TECHNICAL FIELD OF THE INVENTION
The present invention relates to a process and a system for separation of fluids and solids present in a slurry, wherein additive(s) are added to the slurry, which additive(s) are mixed with the slurry in the process. The present invention is especially useful for separation of solids and fluids present in slurries, such as biomasses and manure from different animals such as cattle, but is also applicable for other types of slurries.
BACKGROUND OF THE INVENTION
Manure handling and disposal is getting more complicated for farmers as there is a tendency for livestock production in fewer and larger farms. This means that the problem of manure and biomass disposal increases with legislations demanding that each farmer should have enough land available for spreading the manure produced on the farm in order to prevent eutrophication and odor. Traditional methods of land application of animal wastes will no longer suffice for many livestock producers, such as pork, beef, poultry and dairy producers. However, the land area required may be reduced if manure separation processes are used to lower the content of phosphorus and nitrogen in the manure or if commercial fertilisers could be produced from the manure.
Also, it is considered that it is organic nitrogen, i.e., nitrogen in organic compounds, that gives rise to the large part of the environmental stress put on the lands in the form of a nitrate release, due to it's slow conversion in the soil. According to scientists and the Danish government about 80% of all organic nitrogen is released in the soil. Thus, it is very important to separate organic nitrogen into the solid fraction, e.g., fiber fraction, of a treated slurry.
Separation of nutrients and odor control are key issues facing many livestock producers today. After separation of manure into a fluid and a solid fraction, the fluid with a lower content of phosphorus and nitrogen may be spread on the lands or be further processed. The solids may be reprocessed to be spread onto the lands or sold as commercial solid fertilizers, or the solids may be used for production of biogas or other value added products.
Current mechanical techniques employed in the agricultural sector to separate the wastes include e.g., screw presses, inclined or static screens, belt presses and centrifuges. Additionally, addition of chemicals in the separation is required to achieve a separation of the nutrients required by many producers due to the legislations within the agribusiness. The processes require then additional steps and/or apparatus to achieve sufficient nutrient separation and dewatering to meet legislation or regulatory requirements.

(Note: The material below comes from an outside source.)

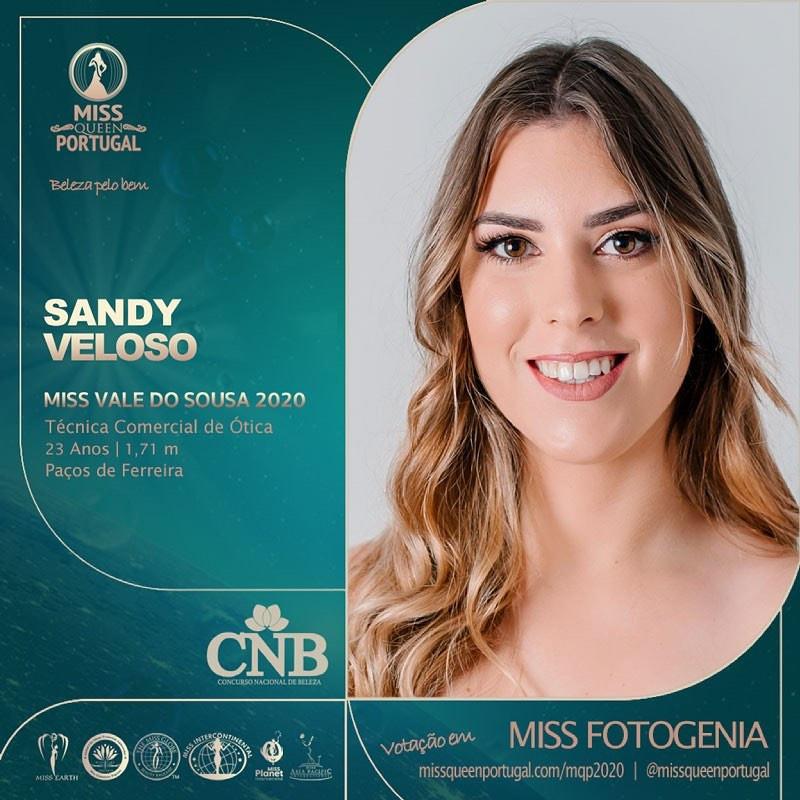 candidatas a miss queen portugal 2021. final: 15 june. BpuTR1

Today, different processes, see for example EP 1 598 329, are used to separate fiber containing slurries, such as manure and biomasses. Some processes use additives to extract components, such as nutrients. However, these processes include admixing of the additives using a mechanical stirrer, which is not possible to use for all types of manure. Problems with these processes will occur if the manure to be separated has a high solids content, like for manure from cattle. Due to the composition and high solids content of cattle manure and other waste streams, the stirring will be inefficient using a mechanical stirrer, and hence the added additives will not be distributed in the manure, i.e., there is simply not enough liquids to help evenly distribute the additives. This process will ameliorate or solve the treatment issues associated with high solids waste streams.
Today the most common way to handle manure from cattle is to apply it onto the lands as it is, untreated, due to the difficulties of treating and separating cattle manure.
However, one process used for cattle manure simply involves no additives for extracting nutrients, wherein the manure is only dewatered in a separation process.
If chemical treatment is required before dewatering, then for admixing additives into manure having a high solids content, the manure needs to be diluted, e.g., with manure with lower solids content, water or recirculated fluids from the separation process to follow.
Also, these processes are all performed in systems with open vessels or some parts of the systems expose the treated material or manure to the surroundings creating an undesirable working atmosphere.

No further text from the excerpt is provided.